Second Myth: “There is significant wealth inequality between the old and the young because the “baby boomers have all the money”.
It is a common misconception, he said, that people over a certain age all have final salary pension schemes. This is not/no longer true. In fact more than 620,000 people aged over 50 are on Universal Credit, which indicates that they have less than £16,000 of savings (being the threshold above which a claim cannot be made).
And the problem with wealth inequality is that it is correlated with health inequality. In 2001, the differences in life expectancy between the least and most deprived area quintiles were 7.4yrs for men and 5.0yrs for women, and by 2017 these differences had widened to 7.7yrs and 6.1yrs, respectively,.
While government policy has rightly focussed on unemployment for young people, particularly during the COVID recession, there is also a challenge for older people. Often they are told simply that they are overqualified for certain jobs, so more needs to be done to encourage them along more lateral career paths.
Third Myth: “Older people cannot cope with technology”.

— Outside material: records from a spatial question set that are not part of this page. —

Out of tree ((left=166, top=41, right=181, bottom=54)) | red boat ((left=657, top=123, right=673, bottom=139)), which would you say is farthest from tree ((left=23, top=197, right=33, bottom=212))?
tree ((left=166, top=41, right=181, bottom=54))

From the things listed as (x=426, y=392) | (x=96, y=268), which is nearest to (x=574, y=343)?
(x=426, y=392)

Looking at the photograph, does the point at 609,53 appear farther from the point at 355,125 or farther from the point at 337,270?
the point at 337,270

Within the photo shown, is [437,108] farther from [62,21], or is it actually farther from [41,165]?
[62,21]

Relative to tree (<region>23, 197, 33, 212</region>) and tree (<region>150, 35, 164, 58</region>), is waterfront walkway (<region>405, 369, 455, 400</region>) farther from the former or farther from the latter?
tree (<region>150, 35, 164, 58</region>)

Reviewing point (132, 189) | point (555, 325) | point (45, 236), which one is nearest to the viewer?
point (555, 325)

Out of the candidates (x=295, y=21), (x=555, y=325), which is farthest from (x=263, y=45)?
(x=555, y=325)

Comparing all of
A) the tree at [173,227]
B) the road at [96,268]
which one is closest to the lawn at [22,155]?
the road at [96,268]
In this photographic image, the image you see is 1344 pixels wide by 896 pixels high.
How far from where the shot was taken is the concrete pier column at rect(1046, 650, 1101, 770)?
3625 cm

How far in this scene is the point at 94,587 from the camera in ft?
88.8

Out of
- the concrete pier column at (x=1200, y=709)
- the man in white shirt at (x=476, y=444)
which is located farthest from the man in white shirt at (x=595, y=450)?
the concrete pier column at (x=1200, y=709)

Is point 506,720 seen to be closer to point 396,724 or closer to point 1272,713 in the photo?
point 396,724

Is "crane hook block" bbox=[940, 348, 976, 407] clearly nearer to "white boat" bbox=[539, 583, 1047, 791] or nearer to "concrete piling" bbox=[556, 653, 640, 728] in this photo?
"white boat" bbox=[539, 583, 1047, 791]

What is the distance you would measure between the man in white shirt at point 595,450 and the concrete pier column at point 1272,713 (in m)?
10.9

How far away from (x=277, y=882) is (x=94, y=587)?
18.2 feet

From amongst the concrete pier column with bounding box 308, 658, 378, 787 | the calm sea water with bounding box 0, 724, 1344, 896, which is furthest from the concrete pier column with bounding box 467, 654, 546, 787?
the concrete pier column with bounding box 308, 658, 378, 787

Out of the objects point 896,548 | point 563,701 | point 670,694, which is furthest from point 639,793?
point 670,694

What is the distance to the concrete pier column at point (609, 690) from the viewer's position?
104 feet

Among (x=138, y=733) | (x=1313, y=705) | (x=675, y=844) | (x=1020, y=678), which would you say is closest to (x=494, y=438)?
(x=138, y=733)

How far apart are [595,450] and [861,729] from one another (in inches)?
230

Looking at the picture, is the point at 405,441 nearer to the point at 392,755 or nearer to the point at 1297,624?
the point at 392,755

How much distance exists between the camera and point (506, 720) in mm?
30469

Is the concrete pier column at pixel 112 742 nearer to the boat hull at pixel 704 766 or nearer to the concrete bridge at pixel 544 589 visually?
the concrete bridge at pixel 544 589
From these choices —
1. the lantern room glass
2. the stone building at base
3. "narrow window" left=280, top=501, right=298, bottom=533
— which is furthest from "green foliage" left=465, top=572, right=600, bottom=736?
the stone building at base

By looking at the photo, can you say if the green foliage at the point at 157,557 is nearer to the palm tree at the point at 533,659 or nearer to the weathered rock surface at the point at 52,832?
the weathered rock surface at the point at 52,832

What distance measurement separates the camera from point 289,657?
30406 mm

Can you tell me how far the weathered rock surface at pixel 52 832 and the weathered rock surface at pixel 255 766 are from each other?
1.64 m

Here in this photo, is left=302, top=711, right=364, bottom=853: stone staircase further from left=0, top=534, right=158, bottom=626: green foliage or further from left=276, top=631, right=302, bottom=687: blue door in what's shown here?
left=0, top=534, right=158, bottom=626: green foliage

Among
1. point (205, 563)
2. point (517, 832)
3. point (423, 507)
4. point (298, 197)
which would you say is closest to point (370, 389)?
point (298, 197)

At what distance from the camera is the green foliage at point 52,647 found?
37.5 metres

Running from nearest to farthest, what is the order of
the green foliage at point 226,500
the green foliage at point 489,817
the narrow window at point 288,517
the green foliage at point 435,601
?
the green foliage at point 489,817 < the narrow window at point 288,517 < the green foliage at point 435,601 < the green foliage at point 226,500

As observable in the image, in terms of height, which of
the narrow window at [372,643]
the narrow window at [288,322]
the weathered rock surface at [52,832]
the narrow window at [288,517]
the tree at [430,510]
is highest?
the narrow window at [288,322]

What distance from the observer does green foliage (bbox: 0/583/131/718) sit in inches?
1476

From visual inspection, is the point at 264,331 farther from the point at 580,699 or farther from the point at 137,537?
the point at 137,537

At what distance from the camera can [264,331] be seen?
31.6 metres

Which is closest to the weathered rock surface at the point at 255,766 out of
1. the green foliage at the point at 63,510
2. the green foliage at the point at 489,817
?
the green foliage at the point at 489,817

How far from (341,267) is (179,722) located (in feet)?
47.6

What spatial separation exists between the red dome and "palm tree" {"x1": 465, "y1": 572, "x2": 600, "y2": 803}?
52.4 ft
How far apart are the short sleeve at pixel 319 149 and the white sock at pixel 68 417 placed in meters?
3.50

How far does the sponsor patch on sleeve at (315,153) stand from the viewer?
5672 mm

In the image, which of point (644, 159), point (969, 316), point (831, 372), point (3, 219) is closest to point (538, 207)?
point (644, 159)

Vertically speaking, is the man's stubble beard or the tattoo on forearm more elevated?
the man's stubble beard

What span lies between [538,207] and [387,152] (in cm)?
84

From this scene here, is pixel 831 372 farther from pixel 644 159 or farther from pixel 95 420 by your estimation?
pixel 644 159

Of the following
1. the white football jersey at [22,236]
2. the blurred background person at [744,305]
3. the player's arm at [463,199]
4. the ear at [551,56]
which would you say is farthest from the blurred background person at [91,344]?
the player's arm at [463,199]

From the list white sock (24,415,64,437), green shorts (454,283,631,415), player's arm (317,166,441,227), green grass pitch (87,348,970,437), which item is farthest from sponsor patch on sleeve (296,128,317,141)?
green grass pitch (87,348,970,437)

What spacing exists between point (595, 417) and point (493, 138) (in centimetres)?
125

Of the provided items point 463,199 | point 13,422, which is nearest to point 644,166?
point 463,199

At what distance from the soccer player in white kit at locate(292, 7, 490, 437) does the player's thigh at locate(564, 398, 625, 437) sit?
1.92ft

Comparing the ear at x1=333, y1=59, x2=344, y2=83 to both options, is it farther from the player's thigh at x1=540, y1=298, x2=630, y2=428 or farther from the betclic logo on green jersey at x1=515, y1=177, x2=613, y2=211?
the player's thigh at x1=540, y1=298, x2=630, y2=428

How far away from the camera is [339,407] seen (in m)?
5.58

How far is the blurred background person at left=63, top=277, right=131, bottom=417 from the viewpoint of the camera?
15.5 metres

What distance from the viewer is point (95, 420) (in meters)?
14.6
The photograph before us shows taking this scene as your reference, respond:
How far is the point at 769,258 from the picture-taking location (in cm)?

That there are over 12 million Facebook profiles in the UK for those over 50, and significant numbers of the same group using dating apps, suggests that this is an ill founded view. Increasing numbers of 50+ year-olds are tech savvy and during COVID, more have of necessity, become so. Further evidence comes from the exceptional increase in tech share prices over the past months which has partly been driven by the demand from an older generation who have had to embrace technology during periods of isolation. (Lord Newby, too, mentioned that despite the average age of the House of Lords being 69 years, peers have risen to the challenge of using technology to remotely register their votes!)
When questioned how Rest Less interacts with younger people to challenge the Age Myths, Stuart conceded that it is a big challenge. However the organisation seeks to engage and provide people with the facts to make informed decisions.